Mr. De Michele’s latest book, published last year, is “La Parmigiana e la Rivoluzione”, or “Eggplant Parmesan and Revolution”, a sort of diary that mixes recipes, riffs on music from jazz to funk to rock, with detours through areas of Italy where immigrants are transforming the cuisine. (Mr. De Michele embraces these new food cultures as the latest chapters in Italy’s culinary history.) Last August 15, on Ferragosto National Day, the Feast of the Assumption, Mr. De Michele organized what he called an “Eggplant Parmesan turnip”. ” at Cantine Menhir Salento restaurant and winery in his native Puglia, the heel of the Italian boot. There was a competition for the best cook of the famous heavy dish, followed by hours of dancing music.

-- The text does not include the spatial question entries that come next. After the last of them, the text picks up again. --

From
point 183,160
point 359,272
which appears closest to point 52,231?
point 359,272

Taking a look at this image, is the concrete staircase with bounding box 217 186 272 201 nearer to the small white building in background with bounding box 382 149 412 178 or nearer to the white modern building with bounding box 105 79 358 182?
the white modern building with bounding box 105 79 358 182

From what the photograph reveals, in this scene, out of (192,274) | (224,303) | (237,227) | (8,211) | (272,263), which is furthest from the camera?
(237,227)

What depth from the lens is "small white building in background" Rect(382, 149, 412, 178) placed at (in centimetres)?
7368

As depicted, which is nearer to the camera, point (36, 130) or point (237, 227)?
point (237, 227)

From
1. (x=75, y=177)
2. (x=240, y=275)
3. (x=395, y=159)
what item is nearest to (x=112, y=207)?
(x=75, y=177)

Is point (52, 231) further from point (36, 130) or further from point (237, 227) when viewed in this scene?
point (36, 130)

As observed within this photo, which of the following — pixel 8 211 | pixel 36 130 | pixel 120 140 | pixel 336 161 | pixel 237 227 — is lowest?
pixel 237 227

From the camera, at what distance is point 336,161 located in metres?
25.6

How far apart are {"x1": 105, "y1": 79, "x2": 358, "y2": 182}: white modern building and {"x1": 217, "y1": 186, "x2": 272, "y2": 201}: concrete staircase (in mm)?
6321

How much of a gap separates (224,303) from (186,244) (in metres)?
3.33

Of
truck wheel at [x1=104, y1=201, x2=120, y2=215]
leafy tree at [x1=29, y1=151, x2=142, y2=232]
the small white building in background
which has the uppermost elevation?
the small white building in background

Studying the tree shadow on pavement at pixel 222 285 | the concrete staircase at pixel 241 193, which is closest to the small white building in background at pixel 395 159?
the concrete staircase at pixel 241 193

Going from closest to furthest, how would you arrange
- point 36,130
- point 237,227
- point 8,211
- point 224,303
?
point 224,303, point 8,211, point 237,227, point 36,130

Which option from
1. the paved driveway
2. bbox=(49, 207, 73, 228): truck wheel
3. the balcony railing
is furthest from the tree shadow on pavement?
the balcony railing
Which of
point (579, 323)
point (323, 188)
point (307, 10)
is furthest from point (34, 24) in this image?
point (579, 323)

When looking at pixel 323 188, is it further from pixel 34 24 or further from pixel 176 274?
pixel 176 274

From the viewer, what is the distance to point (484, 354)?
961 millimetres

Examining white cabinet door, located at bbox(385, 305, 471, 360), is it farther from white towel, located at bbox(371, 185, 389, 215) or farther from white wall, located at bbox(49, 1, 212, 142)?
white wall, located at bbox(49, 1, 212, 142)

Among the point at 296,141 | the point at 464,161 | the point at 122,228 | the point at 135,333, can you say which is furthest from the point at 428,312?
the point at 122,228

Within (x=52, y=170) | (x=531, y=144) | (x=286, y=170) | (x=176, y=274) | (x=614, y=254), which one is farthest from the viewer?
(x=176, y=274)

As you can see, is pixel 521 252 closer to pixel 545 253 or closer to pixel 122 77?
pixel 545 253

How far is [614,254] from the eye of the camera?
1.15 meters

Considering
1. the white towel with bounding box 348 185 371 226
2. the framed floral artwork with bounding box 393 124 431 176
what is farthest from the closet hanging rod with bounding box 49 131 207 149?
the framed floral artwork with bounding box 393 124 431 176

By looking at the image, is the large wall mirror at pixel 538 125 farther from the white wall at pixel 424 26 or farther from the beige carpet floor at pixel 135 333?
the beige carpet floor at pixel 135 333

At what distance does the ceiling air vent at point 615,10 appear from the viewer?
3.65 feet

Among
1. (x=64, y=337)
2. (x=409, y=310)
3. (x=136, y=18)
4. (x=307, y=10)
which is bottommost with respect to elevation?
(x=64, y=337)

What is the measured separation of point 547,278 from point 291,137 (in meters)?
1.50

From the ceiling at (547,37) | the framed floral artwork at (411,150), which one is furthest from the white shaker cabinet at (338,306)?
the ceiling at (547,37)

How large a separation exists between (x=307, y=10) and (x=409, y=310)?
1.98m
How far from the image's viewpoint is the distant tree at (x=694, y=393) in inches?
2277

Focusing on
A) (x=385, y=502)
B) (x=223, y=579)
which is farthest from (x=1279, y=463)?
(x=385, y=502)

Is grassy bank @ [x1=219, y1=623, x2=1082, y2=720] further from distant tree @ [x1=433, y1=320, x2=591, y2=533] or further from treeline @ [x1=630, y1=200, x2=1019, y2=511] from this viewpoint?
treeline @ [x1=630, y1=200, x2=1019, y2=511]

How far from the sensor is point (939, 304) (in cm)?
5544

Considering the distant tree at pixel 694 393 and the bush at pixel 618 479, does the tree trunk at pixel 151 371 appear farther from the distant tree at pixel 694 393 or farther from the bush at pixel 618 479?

Mr. De Michele is from Otranto, known for its excellent cuisine and tradition of hospitality. At 14, he started working as an amateur DJ, and he continued when he moved to Rome to study economics at La Sapienza University. He then moved to France to continue his studies and now lives in Toulouse with his girlfriend, who is a scientist, and their son.

Mr. De Michele received the nickname Donpasta while working as a DJ at a club in Montmartre in Paris. After the shows, he ended up cooking pasta for the staff, mostly Senegalese. “They called me Donpasta because they said I was the Don Corleone of pasta,” he said.

“For me, it was normal to play music and cook,” he added. “I compared eggplant parmesan to John Coltrane” as a dish with blends of flavors and complexities, enhanced by endless improvisation.

At some point, Mr. De Michele realized he could use performance and food to ask the same questions he explored in his economic research: how to create development without industrialization and how to preserve age-old customs in the face of globalization.